Por alguma razão vi o segundo filme desta trilogia antes do seu predecessor, tal a qualidade dessa zurrapa demorei anos a arriscar voltar à saga, mas fi-lo um dia destes e afortunadamente tenho de reconhecer que este primeiro filme é bastante superior. Tem menos traços de paródia, um andamento razoável e sobretudo actuações muito aceitáveis. No elenco encontramos: Jack Betts a empoçar a bigodaça mais épica do western europeu; Mimmo Palmara que não falha quando o põem a fazer de índio (ora lembrem-se lá do clássico “Black Jack”); José Torres num papel completamente tresloucado (bem sei que fez muitos, mas quem imaginaria um padre homicida?) e o “mocinho” de serviço é Vassili Karis: nada mais nada menos que o dono dos ponchos mais ridículos do western-spaghetti.

Uma mulher entra em trabalho de parto, há dor, há choro, mas logo chega a alegria: “é um rapaz!”. Um olhar breve pela janela revela uma pomba branca e alguém grita: “Espírito Santo!”. E assim se faz a ponte mais foleira que se poderia imaginar com a personagem popularizada  pelo filme de Giuliano Carnimeo e interpretada pelo nosso favorito Gianni Garko. 

Vassili Karis, além de protagonizar ainda tratou do recrutamento do elenco.

Anos mais tarde encontramos novamente Spirito Santo (Vassili Karis), agora a vergar o aço num campo de trabalhos forçados de onde será liberado por acção de um tal Foster (Jack Betts), que pretende impingi-lo na participação a um assalto a um carregamento de ouro. A equipa forma-se e o golpe dá-se, mas um dos comparsas - o padre Steve (José Torres) - tem um surto psicótico e dizima uma quantidade avassaladora de militares com a sua metralhadora. Padre que é padre não sai de casa sem ela, certo?! 

Com padres destes não me apanham na missa.

E pronto, já adivinharam, quem amocha com as culpas de tudo isto e mais um par de botas é o nosso amigo Spirito Santo, que acabará por ter de confrontar os seus ex-parceiros e ainda livrar-se de um xerife mestiço (Mimmo Palmara) que o persegue por motivos alheios a este imbróglio. Motivações que terão de conferir vocês mesmos, para não entrar aqui em modo spoiler total.  

O cachet do Jack Betts foi todo para aquela bigodaça.

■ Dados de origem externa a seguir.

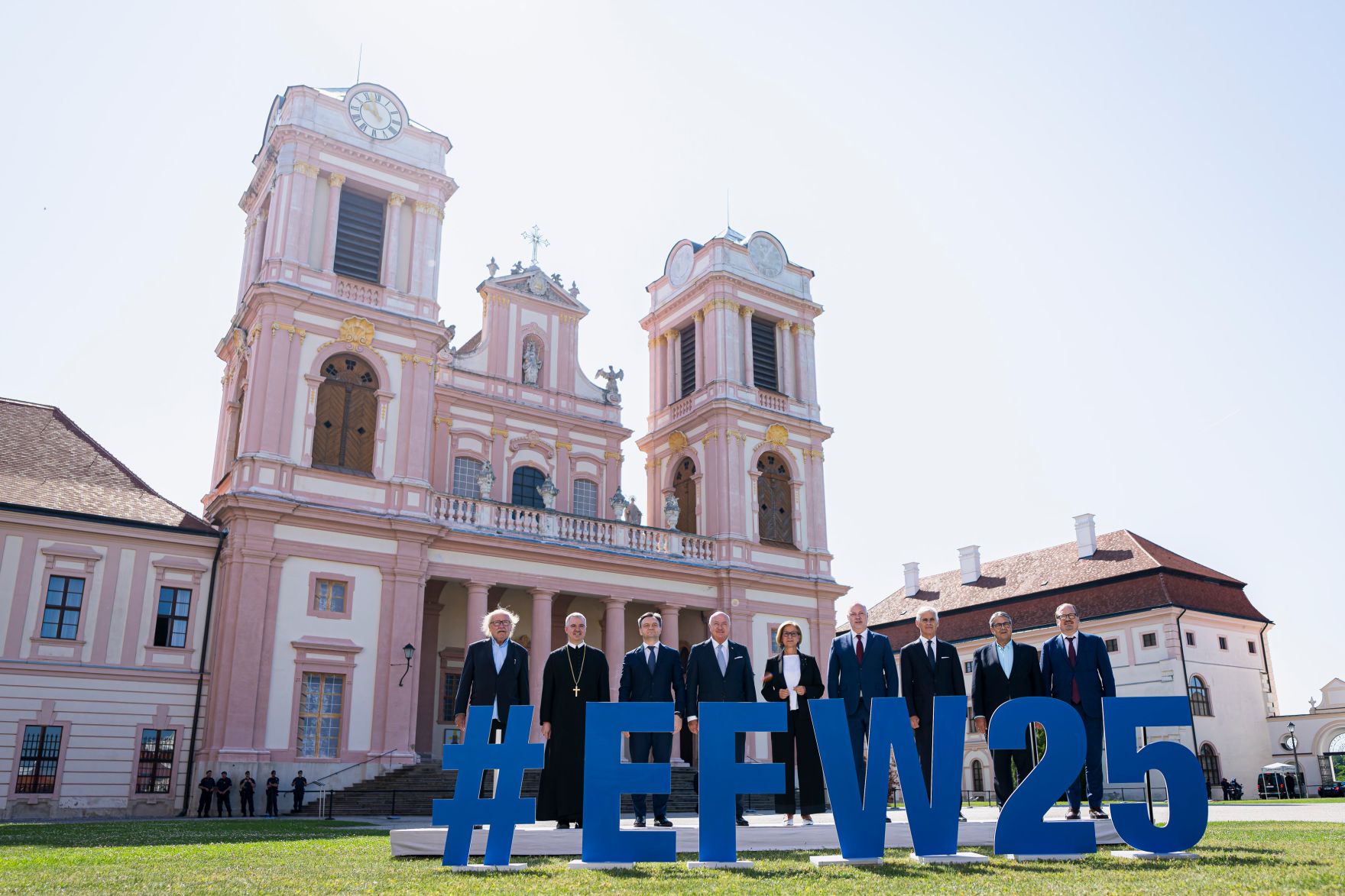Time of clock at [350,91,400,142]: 9:57
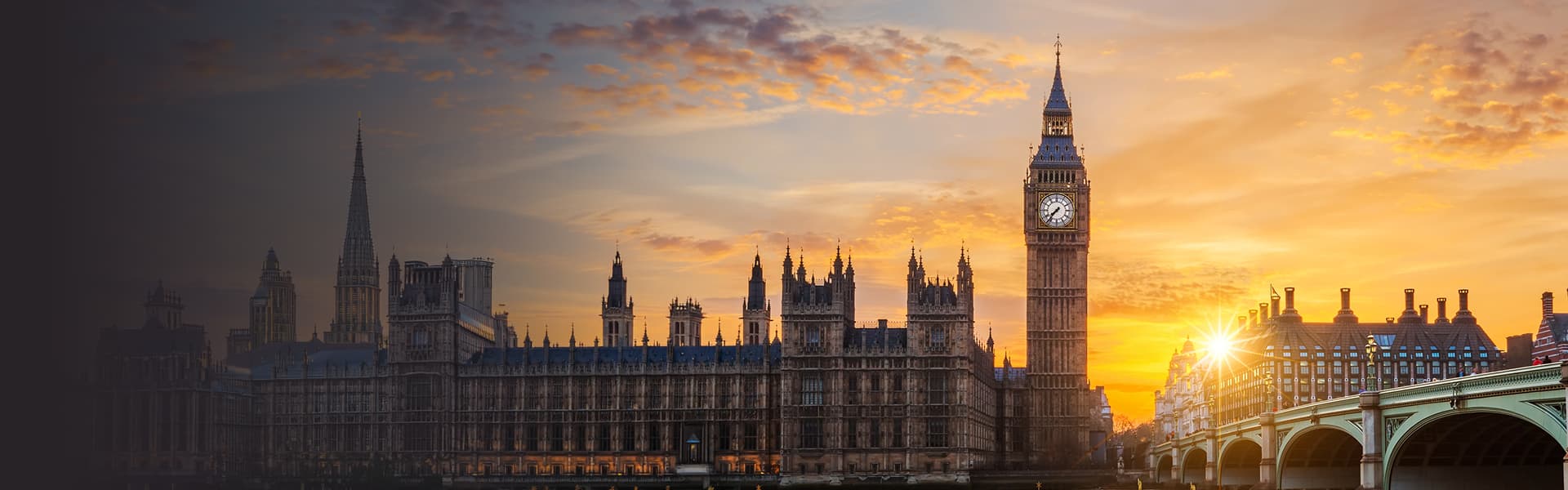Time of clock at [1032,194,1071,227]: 7:36
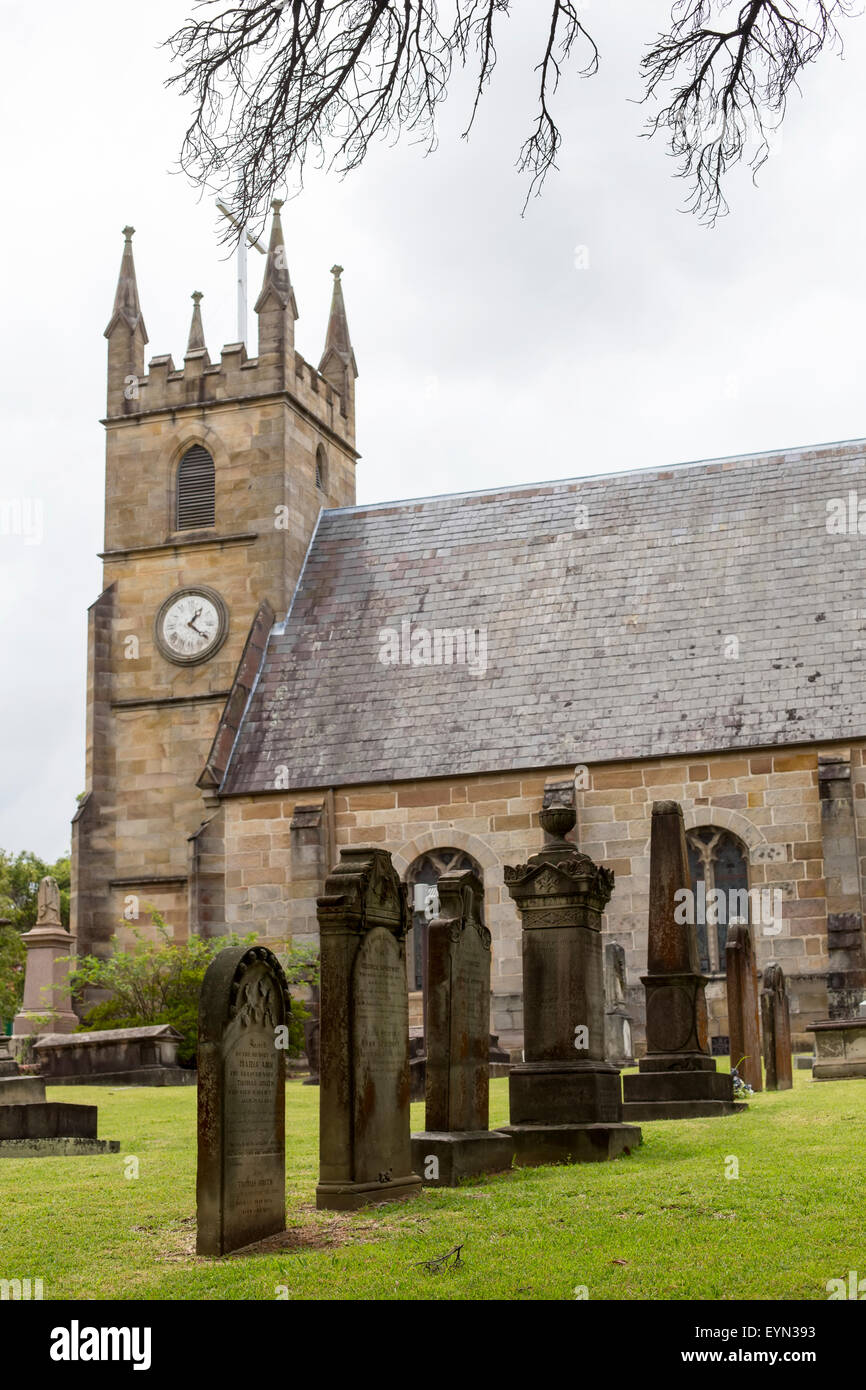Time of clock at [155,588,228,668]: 1:20
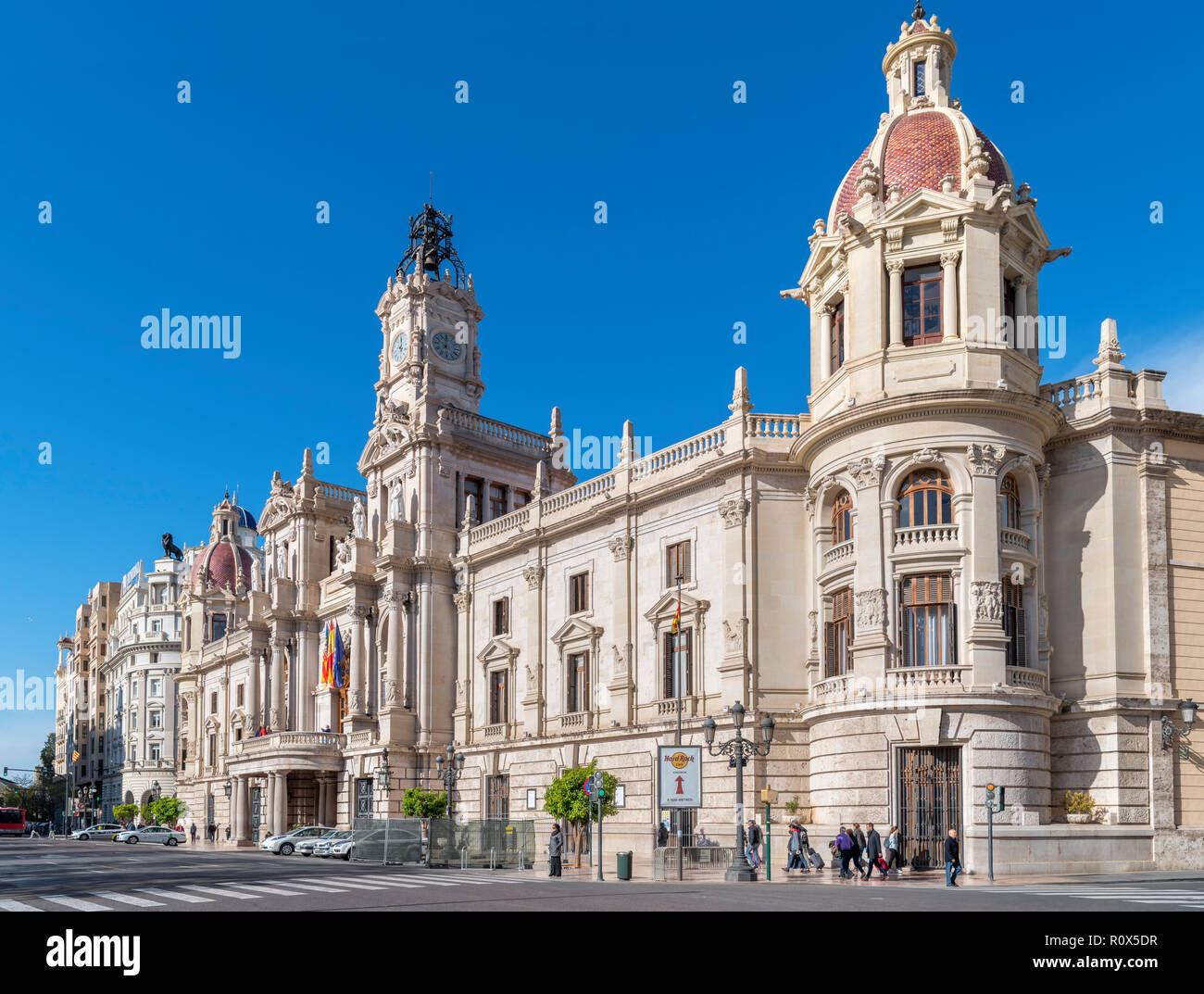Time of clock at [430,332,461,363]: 10:00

Rodado quase totalmente na região de Manziana (Itália), o filme peca evidentemente pela falta dos grandes planos proporcionados pelas co-produções ítalo-espanholas, mas esqueçamo-nos disso. É uma história simples e coerente que não sofre dos sobressaltos habituais das produções de menor orçamento que o género produzia nestes inícios de setenta. Até ver arrisco-me mesmo a dizer que é o meu spaghetti favorito da safra do siciliano Roberto Mauri. Portanto, larguem lá os centos de filmes de super-heróis e as séries da moda que os grandes estúdios vos tentam enfiar pela goela e arrisquem algo completamente diferente!

05/12/2017

Una Colt in mano del diavolo (1972 / Realizador: Gianfranco Baldanello

“Lembra-te que quando saíres daqui deves-me um favor”! Foi esta a frase que Sulky Jeremy Scott disse a Roy Koster quando ambos cumpriam pena de prisão com trabalhos forçados numa penitenciária. Jeremy matou um guarda (espetou-lhe uma picareta nos costados) para salvar a vida a Roy e agora este está em dívida para com o seu companheiro. Jeremy é executado e Roy sai da cadeia (não se percebe se fugiu ou se cumpriu a totalidade da pena) e vai até à cidade de Silver Town. Visita a viúva de Jeremy e os seus dois filhos, que ainda guardam muita raiva e ressentimento pelos crimes que o seu pai cometeu. Em Silver Town, Roy Koster tropeça num velho bêbado que inesperadamente se revela uma boa fonte de informações.

Ponham-se a pau comigo!

No dia seguinte, quando Koster quer saber mais… o velho aparece morto (enforcado). Toda a gente insiste em suicídio mas Koster não vai na cantiga. Este, após ter despachado uns rufiões à lei da bala, fica a saber exatamente o que se passou anos antes com o seu amigo Jeremy: tudo teve origem no assassinato de um importante homem de negócios e da sua neta. Ambos foram emboscados e mortos a tiro. A culpa caiu sobre Jeremy, que foi condenado numa audiência nada justa cheia de falsos testemunhos. Mas porque é que tanta gente mentiu em tribunal? Porque todos estavam borrados de medo de Warner, o “big boss” lá do sítio. Mas será que o verdadeiro culpado é assim tão óbvio?

Rédea curta!

Gianfranco Baldanello dirige o ator americano Robert Woods pela segunda vez num western (a primeira vez foi em 1968 com “Black Jack”). Filme de baixíssimo orçamento, com cenários e locais simples mas visualmente apelativos e com um elenco composto por veteranos: Robert Woods, William Berger e George Wang. A duração total do filme é de 90 minutos mas a versão atualmente disponível é de apenas 72 minutos!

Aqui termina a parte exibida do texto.